The previously unknown group circulated a statement online late on Tuesday, declaring “the start of our party’s armed struggle against coloured colonists and the Russian bureaucrats who support them”. It referred to itself as “the military wing” of Russia’s National-Socialist Society (NSS), a Moscow-based neo-Nazi organisation.

The NSS denied there was any such wing, but added: “We acknowledge that any autonomous national socialist group could certainly have committed the execution … shown in the video.”

“It would be an entirely predictable reaction to continuing pressure on national socialist movements from the authorities,” it said in a statement.

While state-controlled television kept silent about the story, speculation raged in print and internet media about whether the video and statement could be an initiative by secret services or a rival neo-Nazi group meant to bring down the NSS.

“Though there are some odd moments in the video; it seems clear that the two people in it were actually killed,” said Alexander Verkhovsky, director of the xenophobia monitoring centre Sova, in an online interview at NewTimes.ru. “It looks less like a secret services operation than an attempt by other neo-Nazis to set up [NSS leader] Dmitry Rumyantsev,” he said.

Sova’s monitoring indicates that membership in neo-Nazi groups has surged in recent years in Russia, as have attacks on people of Caucasian and Central Asian origin.

According to Sova, 280 people have been the victims of racist attacks in Russia this year, including 34 deaths — a 21% rise over the same period in 2006.

In July, police arrested a Russian neo-Nazi leader who had created a website with videos of attacks on foreigners that was popular among Russian skinheads.

The video of the purported execution has been removed from Livejournal.com, but was still being circulated in Russian-language neo-Nazi forums on wednesday.

Regarding the Sova Center for Information and Analysis hate crime statistics, it should be noted that they are quite incomplete. Other news sources are citing “More than 50 people have been murdered by ultra-nationalist groups this year alone” in Russia. There are no requirements for reporting such crimes as “hate crimes” within Russia, and the police are notoriously slow at investigating violent acts as hate crimes. Even in the U.S., where the FBI has been required since 1990 to track and report hate crimes, roughly only 17% of police jurisdictions supply hate crime statistics. With that level of reporting, 2005 FBI Hate Crime statistics indicate 7,163 hate crimes in the U.S. (16,692 total murders and 862,947 total aggravated assaults that same year). There is no break-down in the FBI data as to how many of the murders and aggravated assaults were the results of hate crime acts.

Many remain skeptical regarding the police response and their willingness to actually catch the criminals involved. From a RFE/RL opinion sidebar by Danila Galperovich:

Still another group, the National Socialist Society, opined: “From the moment Vladimir Putin called supporters of the ‘Russia for Russians’ slogan idiots and provocateurs, to the moment when the same Vladimir Putin said — mumbling and with stipulations, but still — something about the role of Russians in forming the state, not much time had passed.”

It seems many of these web-savvy Nazi supporters are confident that many in law enforcement and the special forces already secretly share their point of view — and that there’s no point in provoking their anger now by criticizing them on the web.

It also would appear that Livejournal itself is exhibiting some denial as to whether a crime has even occurred:

Anton Nosik, a representative of Sup, the company that oversees the Russian section of LiveJournal, says the site has taken no action against the blogger who first posted the video.

“Preliminary censorship is, of course, impossible on the Internet,” Nosik says. “People post what they feel must be posted, and write what they feel must be written. There is a list of things that LiveJournal users agree not to do, but posting pictures of an execution is not on the list. There is a clause forbidding comments that incite ethnic hatred, but whether it applies to this particular video is an open question.”

============================================================

(Problem details) Edit the article starting with "In July, police" and going on through "forums on wednesday.", putting "far-right" in place of "neo-Nazi".

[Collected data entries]

============================================================

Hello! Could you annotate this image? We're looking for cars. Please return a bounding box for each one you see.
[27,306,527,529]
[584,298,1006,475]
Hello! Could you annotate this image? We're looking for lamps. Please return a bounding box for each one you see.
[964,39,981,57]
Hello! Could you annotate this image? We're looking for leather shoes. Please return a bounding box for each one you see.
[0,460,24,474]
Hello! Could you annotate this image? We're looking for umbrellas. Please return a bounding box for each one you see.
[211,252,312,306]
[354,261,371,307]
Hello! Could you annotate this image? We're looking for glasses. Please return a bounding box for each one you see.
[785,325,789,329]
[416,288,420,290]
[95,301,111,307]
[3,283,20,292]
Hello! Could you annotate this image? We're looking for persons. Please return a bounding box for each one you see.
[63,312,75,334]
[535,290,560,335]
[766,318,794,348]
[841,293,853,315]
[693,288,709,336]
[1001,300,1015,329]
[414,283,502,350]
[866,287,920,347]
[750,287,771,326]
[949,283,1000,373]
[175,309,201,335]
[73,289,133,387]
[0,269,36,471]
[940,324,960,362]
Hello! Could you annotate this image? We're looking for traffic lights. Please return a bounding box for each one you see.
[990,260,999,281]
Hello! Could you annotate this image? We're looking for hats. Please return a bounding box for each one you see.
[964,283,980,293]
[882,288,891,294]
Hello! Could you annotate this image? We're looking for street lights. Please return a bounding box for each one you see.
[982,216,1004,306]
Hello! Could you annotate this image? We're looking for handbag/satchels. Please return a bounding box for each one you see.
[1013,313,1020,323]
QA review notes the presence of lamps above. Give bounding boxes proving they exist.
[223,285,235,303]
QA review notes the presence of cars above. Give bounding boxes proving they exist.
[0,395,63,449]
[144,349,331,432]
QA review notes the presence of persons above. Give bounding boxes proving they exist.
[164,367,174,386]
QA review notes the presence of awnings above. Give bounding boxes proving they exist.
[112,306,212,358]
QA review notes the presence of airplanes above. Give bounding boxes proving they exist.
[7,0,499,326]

============================================================

(Task answer)
In July, police arrested a Russian far-right leader who had created a website with videos of attacks on foreigners that was popular among Russian skinheads.

The video of the purported execution has been removed from Livejournal.com, but was still being circulated in Russian-language far-right forums on wednesday.